Для Бердяева характерно, что рано отрекшись от теории экономического материализма, он навсегда удержал в своем философском хозяйстве понятие буржуазности. Борьба против духовной буржуазности одна из центральных тем Бердяевского творчества. Эта борьба роднит его с Ницше, к которому он искони влекся, как к пророку назревающего кризиса буржуазной культуры и которому временами слишком легко прощал его ненависть к христианству.

Вспоминая довоенную Москву, в свете современных событий, я не в силах подавить в себе ощущения, что философия Бердяева и искусство Белого были своеобразным «небесным прологом» столь же великой, как и страшной русской революции.

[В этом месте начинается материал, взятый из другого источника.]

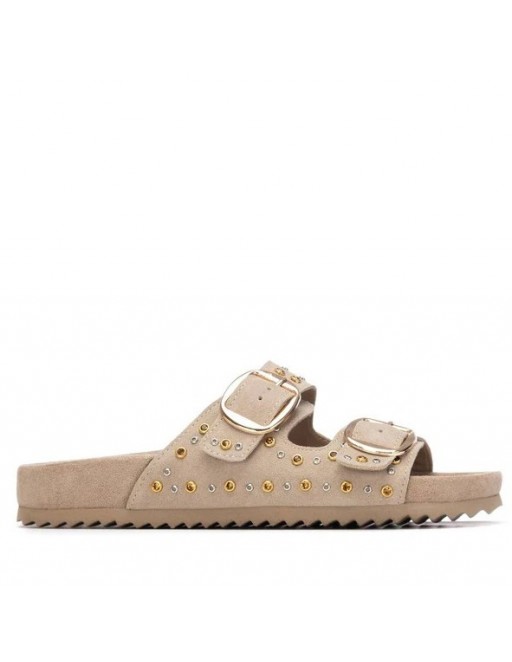 SANDALIA XTI TACHAS 2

То же самое можно было бы пожалуй сказать и о Блоке, если бы и он был провозвестником и вождем, а не только открытою, кровоточащею раною своей эпохи.

В зиму 1910–1911 года я был приглашен, скорее всего по предложению Вячеслава Иванова, в Петербург для прочтения в Религиозно–философском обществе публичной лекции. Ни темы своей лекции, ни прений по ней, ни облика собравшейся публики я, странным образом, не помню. Читал я, скорее всего, о «Трагедии творчества». По окончании моего заключительного слова ко мне медленно подошел, одетый в черный сюртук статный юноша с продолговатым, усталым, бледным лицом. С тех пор прошло много страшных лет, а я все еще жалею о том, что в заговорившем со мною о моем докладе юноше не узнал Блока.

Думаю, что если бы я приехал в Петербург не как редактор «Логоса», к которому у Блока не могло быть особых симпатий, и не по приглашению Вячеслава Иванова, с которым у Блока были свои сложные счеты («если хочешь сохранить Вячеслава Иванова, будь окончательно подальше от него»), то мы сразу же чем–нибудь своим да перекликнулись бы друг с другом. Как много Блок, с которым мне вторично непонятным образом так и не довелось встретиться, значил для меня, я понял только после его смерти.

Вскоре после возвращения из Петербурга я как–то под вечер шел с Белым по Плющихе. Вокруг только что зажженных фонарей мглисто кружился «блоковский» снег. В мою душу, захваченную в те годы стихией Блоковской поэзии, загадочно смотрели «крылатые глаза высокой женщины в черном, влюбленной в огни и мглу снежного города».

Белый, в котором привезенная в Москву постановка «Балаганчика» с новой силой всколыхнула боль его тяжелой размолвки с «поэтом–братом», «иероглифически» жестикулируя, торопливо шел рядом со мною и гневно меча в «пургу» свои зеленые исподлобные взоры, взволнованно говорил об измене Блока «теургической» теме символизма: о кощунственном превращении «прекрасной дамы» в «картонную невесту», священной крови — в «клюквенный сок», мистерии действа — в «балаганное паясничество». Недостаточно посвященный в замыслы раннего символизма и во все сложности личных взаимоотношений между поэтами, я слушал Белого не без смущения.

Возражать было невозможно. Весь тон речи был настолько страстен, в нем слышалась такая уязвленность души, что становилось невольно страшно, как бы каким–нибудь неосторожным словом не коснуться тех личных отношений между поэтами, что явно стояли за критическими нападками Белого.

Не находя нужных слов для своего возражения, я все же чувствовал, что правда была на стороне Блока. В ту смутную межреволюционную пору, готовую в любой загадочно–неудовлетворенной женщине и во всякой жаждущей «мистериозного служения» актрисе «прозревать» образ «вечной женственности» — такой честный с самим собою поэт, каким всегда был Блок, не мог не снизить видения «Прекрасной дамы» до явления ресторанной «Незнакомки». Несчастье Блока было лишь в том, что при всей своей честности он до конца оставался духовно–беззащитным романтиком–мечтателем. Даже и лучшему, что он написал, его стихам о России, не хватает трезвости религиозного созерцания. Образ родины видится ему в том же тумане, как и образ «Незнакомки». При изумительной пластичности художественного письма, Россия религиозно все же остается как бы не в фокусе: ее застилает дым и даже чад любовнически–мечтательного пламени.